Usted está aquí: sábado 6 de mayo de 2006 Opinión John Rutter y la televisión a colores

Juan Arturo Brennan

John Rutter y la televisión a colores

Hace unos días, por invitación de la Fundación Anglo-Mexicana y con el copatrocinio de otras instituciones, se presentó en el auditorio Blas Galindo el compositor inglés John Rutter para dirigir tres de sus obras ante un ensamble mixto de instrumentistas y coros mexicanos. Su transparente Suite para cuerdas proviene directamente de la tradición de Gustav Holst y Edward Elgar. Su Suite antigua para flauta, clavecín y cuerdas está construida de manera sencilla sobre preceptos clásicos y formas tradicionales.

Finalmente, su Magnificat, la más interesante de las tres obras, planta sus raíces en ciertos elementos de la producción vocal de William Walton y Ralph Vaughan-Williams, y tiene sus mejores momentos en sus secciones extremas, el Magnificat inicial y el Gloria Patri conclusivo. Hasta aquí, la reseña más breve posible de la parte musical de concierto de John Rutter; lo verdaderamente fascinante ocurrió alrededor de la música.

De entrada, la anarquía, el caos, la romería, como ocurre siempre que se anuncia un concierto de acceso gratuito en el BlasGa, donde todavía no han aprendido a manejar multitudes. ¿Se imaginan ustedes las enormes carreolas con bebés de brazos en las empinadas y peligrosas escaleras del Blas Galindo? Lo mejor estuvo, sin embargo, en el hecho de que ahí estaba, con toda su parafernalia y algo más, un equipo de producción de Canal 22 para grabar el magno concierto con música de John Rutter, seguramente para su posterior transmisión.

La superproducción televisiva tuvo como punto focal un muy entretenido juego de luces de colores, proyectadas en paredes, pisos, techo, escenario, butacas y cuanto espacio libre hubiera en la sala de conciertos. Para solaz y entretenimiento del numeroso público, por si acaso la música de Rutter no levantaba pasiones, las alegres luces de variados colores se proyectaron en movimiento, con hermosas y ondulantes figuras salidas directamente del añejo espirógrafo que tanto extrañamos.

La idea central era realmente estupenda: cambiar de golpe y porrazo un color o una figurita cada vez que la orquesta o el coro profirieran un dramático acento musical. El problema fue que el joven encargado de la computadora de las luces no las traía todas consigo (ni mucha música por dentro) y sus dramáticos efectos de luminotecnia ocurrían varios compases después del momento crucial en la música.

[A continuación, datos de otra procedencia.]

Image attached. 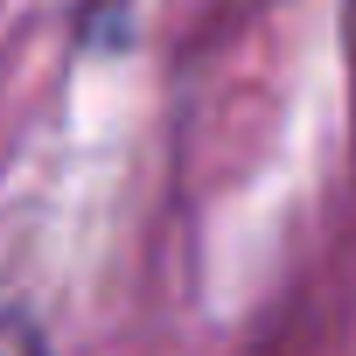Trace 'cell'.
Segmentation results:
<instances>
[{
  "instance_id": "cell-1",
  "label": "cell",
  "mask_w": 356,
  "mask_h": 356,
  "mask_svg": "<svg viewBox=\"0 0 356 356\" xmlns=\"http://www.w3.org/2000/svg\"><path fill=\"white\" fill-rule=\"evenodd\" d=\"M0 356H42V342L22 314H0Z\"/></svg>"
}]
</instances>
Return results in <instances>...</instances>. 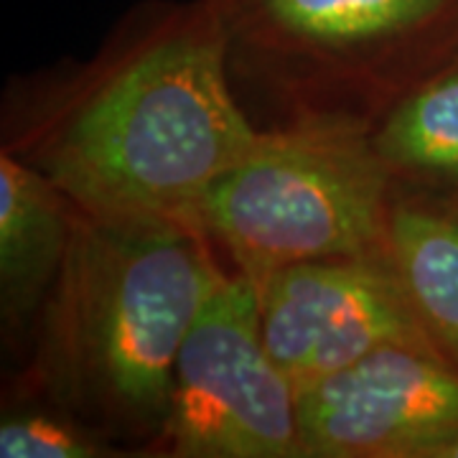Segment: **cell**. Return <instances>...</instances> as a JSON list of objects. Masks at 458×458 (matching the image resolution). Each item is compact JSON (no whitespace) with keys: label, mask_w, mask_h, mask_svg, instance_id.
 <instances>
[{"label":"cell","mask_w":458,"mask_h":458,"mask_svg":"<svg viewBox=\"0 0 458 458\" xmlns=\"http://www.w3.org/2000/svg\"><path fill=\"white\" fill-rule=\"evenodd\" d=\"M458 428V367L387 344L298 390L301 458H423Z\"/></svg>","instance_id":"obj_7"},{"label":"cell","mask_w":458,"mask_h":458,"mask_svg":"<svg viewBox=\"0 0 458 458\" xmlns=\"http://www.w3.org/2000/svg\"><path fill=\"white\" fill-rule=\"evenodd\" d=\"M387 262L436 352L458 367V201L394 197Z\"/></svg>","instance_id":"obj_9"},{"label":"cell","mask_w":458,"mask_h":458,"mask_svg":"<svg viewBox=\"0 0 458 458\" xmlns=\"http://www.w3.org/2000/svg\"><path fill=\"white\" fill-rule=\"evenodd\" d=\"M80 207L31 164L0 153V301L21 328L41 311L62 267Z\"/></svg>","instance_id":"obj_8"},{"label":"cell","mask_w":458,"mask_h":458,"mask_svg":"<svg viewBox=\"0 0 458 458\" xmlns=\"http://www.w3.org/2000/svg\"><path fill=\"white\" fill-rule=\"evenodd\" d=\"M150 454L301 458L298 387L267 352L255 283L234 273L181 344L168 412Z\"/></svg>","instance_id":"obj_5"},{"label":"cell","mask_w":458,"mask_h":458,"mask_svg":"<svg viewBox=\"0 0 458 458\" xmlns=\"http://www.w3.org/2000/svg\"><path fill=\"white\" fill-rule=\"evenodd\" d=\"M229 64L298 120L372 128L458 51V0H209Z\"/></svg>","instance_id":"obj_3"},{"label":"cell","mask_w":458,"mask_h":458,"mask_svg":"<svg viewBox=\"0 0 458 458\" xmlns=\"http://www.w3.org/2000/svg\"><path fill=\"white\" fill-rule=\"evenodd\" d=\"M393 179L458 191V51L372 125Z\"/></svg>","instance_id":"obj_10"},{"label":"cell","mask_w":458,"mask_h":458,"mask_svg":"<svg viewBox=\"0 0 458 458\" xmlns=\"http://www.w3.org/2000/svg\"><path fill=\"white\" fill-rule=\"evenodd\" d=\"M0 456L98 458L114 456V451L72 418L54 412H18L0 423Z\"/></svg>","instance_id":"obj_11"},{"label":"cell","mask_w":458,"mask_h":458,"mask_svg":"<svg viewBox=\"0 0 458 458\" xmlns=\"http://www.w3.org/2000/svg\"><path fill=\"white\" fill-rule=\"evenodd\" d=\"M229 41L209 0L150 5L5 138L84 214L197 229L199 207L262 140L229 84Z\"/></svg>","instance_id":"obj_1"},{"label":"cell","mask_w":458,"mask_h":458,"mask_svg":"<svg viewBox=\"0 0 458 458\" xmlns=\"http://www.w3.org/2000/svg\"><path fill=\"white\" fill-rule=\"evenodd\" d=\"M197 229L140 227L80 209L38 311L33 375L59 405L156 438L181 344L227 273Z\"/></svg>","instance_id":"obj_2"},{"label":"cell","mask_w":458,"mask_h":458,"mask_svg":"<svg viewBox=\"0 0 458 458\" xmlns=\"http://www.w3.org/2000/svg\"><path fill=\"white\" fill-rule=\"evenodd\" d=\"M255 288L265 346L298 390L387 344L436 352L387 258L293 262Z\"/></svg>","instance_id":"obj_6"},{"label":"cell","mask_w":458,"mask_h":458,"mask_svg":"<svg viewBox=\"0 0 458 458\" xmlns=\"http://www.w3.org/2000/svg\"><path fill=\"white\" fill-rule=\"evenodd\" d=\"M393 189L372 128L298 120L214 181L197 227L260 283L293 262L387 258Z\"/></svg>","instance_id":"obj_4"},{"label":"cell","mask_w":458,"mask_h":458,"mask_svg":"<svg viewBox=\"0 0 458 458\" xmlns=\"http://www.w3.org/2000/svg\"><path fill=\"white\" fill-rule=\"evenodd\" d=\"M423 458H458V428L454 433H448L445 438L433 443L423 454Z\"/></svg>","instance_id":"obj_12"}]
</instances>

El bonito juego de movedizas luces de colores alcanzó su mejor expresión en la segunda parte del concierto, cuando la idea esencial, ciertamente muy creativa, fue la de proyectar las ondulantes lucecitas sobre las caras del público y, de manera importante, sobre las caras de los cantantes del coro. (Si los divertimos, qué importa si los encandilamos).

Emocionado al máximo por el colorido despliegue, digno del concurso La Flor más Bella del Ejido, pensé que sólo faltaba la vaporosa efusión del hielo seco y el descenso de las alturas de un emplumado angelito para cantar el Magnificat. Angelito no hubo, pero de pronto una máquina de humo comenzó a vomitar sus vapores hacia el escenario, añadiendo un poderoso toque de dramaturgia visual. Lo de menos es que Ana Patricia Carbajal, directora de uno de los coros, tuviera que levantarse veloz para tratar (creo que infructuosamente) de hacer comprender a alguien del equipo de producción que no era muy buena idea llenar de humo químico un escenario en el que estaban más de cien cantantes. Detalle menor, pero ciertamente interesante.

Hay que reconocer, al menos, que la dinámica, colorida y sahumada producción de televisión fue plenamente congruente con la presencia escénica de la flautista Elena Durán, cubierta de pies a cabeza (literalmente) de lentejuelas y diamantina, desde la diadema de su micrófono inalámbrico hasta los tacones de sus zapatos. Como de costumbre, después de tocar indiferentemente lo que tenía que tocar, hizo su tradicional discurso en su español fracturado, agradeciendo a todos y reafirmando su acendrada mexicanidad.

Resultado neto: en medio de tal caos, tantas lucecitas, tantos colorcitos, tanto humo y tanta diamantina, la presencia y las obras de Rutter pasaron a un inmerecido tercer plano, y se hizo imposible analizar el concierto por sus méritos estrictamente musicales. Tenemos que congratularnos, sin embargo, por el hecho de que nuestra televisión cultural ya llegó al nivel de Cantando por un sueño. Por favor, avísenme cuando llegue al nivel de La hora pico. No quisiera perdérmelo.